On the first day the fish were active all morning and up until around 1.30 when things suddenly went dead, we fished two pools without an offer whereas up until then we had fish or at least a chance or two in every pool we fished, we then heard the first clap of thunder.  The storm took an hour and a half or more to pass and we sat it out in a safe place, after it had passed we fished for another hour with not a single offer before the river started to rise and we packed it in around 4.30.  Nothing unusual in that then, in my experience it’s just what I would have expected with a sudded drop in air pressure associated with thunder would be that the fish would stop feeding.  I had always wondered why this was until I fished one day I fished with a marine biologist, I asked him the question, “easy he said, a sudded drop in air pressure sucks the oxygen out of the water”.  He then went onto explain the process and I pretended to understand!
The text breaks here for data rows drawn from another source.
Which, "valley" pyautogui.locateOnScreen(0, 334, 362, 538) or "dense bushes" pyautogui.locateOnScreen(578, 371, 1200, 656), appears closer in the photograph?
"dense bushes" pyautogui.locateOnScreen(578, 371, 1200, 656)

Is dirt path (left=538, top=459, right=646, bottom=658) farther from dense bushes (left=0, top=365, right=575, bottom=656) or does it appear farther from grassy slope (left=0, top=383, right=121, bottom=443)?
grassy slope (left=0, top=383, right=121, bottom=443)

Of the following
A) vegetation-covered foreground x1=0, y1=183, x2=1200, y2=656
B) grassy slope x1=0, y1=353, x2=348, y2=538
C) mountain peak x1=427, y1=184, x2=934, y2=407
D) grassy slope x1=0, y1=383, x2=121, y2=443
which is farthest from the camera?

On the second day on another river exactly the opposite happened.


Second Day Before the Thunder.

We fished for two and a half hours in the morning with just one half hearted offer and then suddenly in the next pool Marcus had three fish in under ten minutes all on the Tenkara rod, moments later we heard the first clap of thunder, as before we sat it out but this time the storm passed over this time in just over half an hour.  We fished for the remainder of the day and the fish were active in every pool we fished.  Strange, why should they be turned off one day and on the other??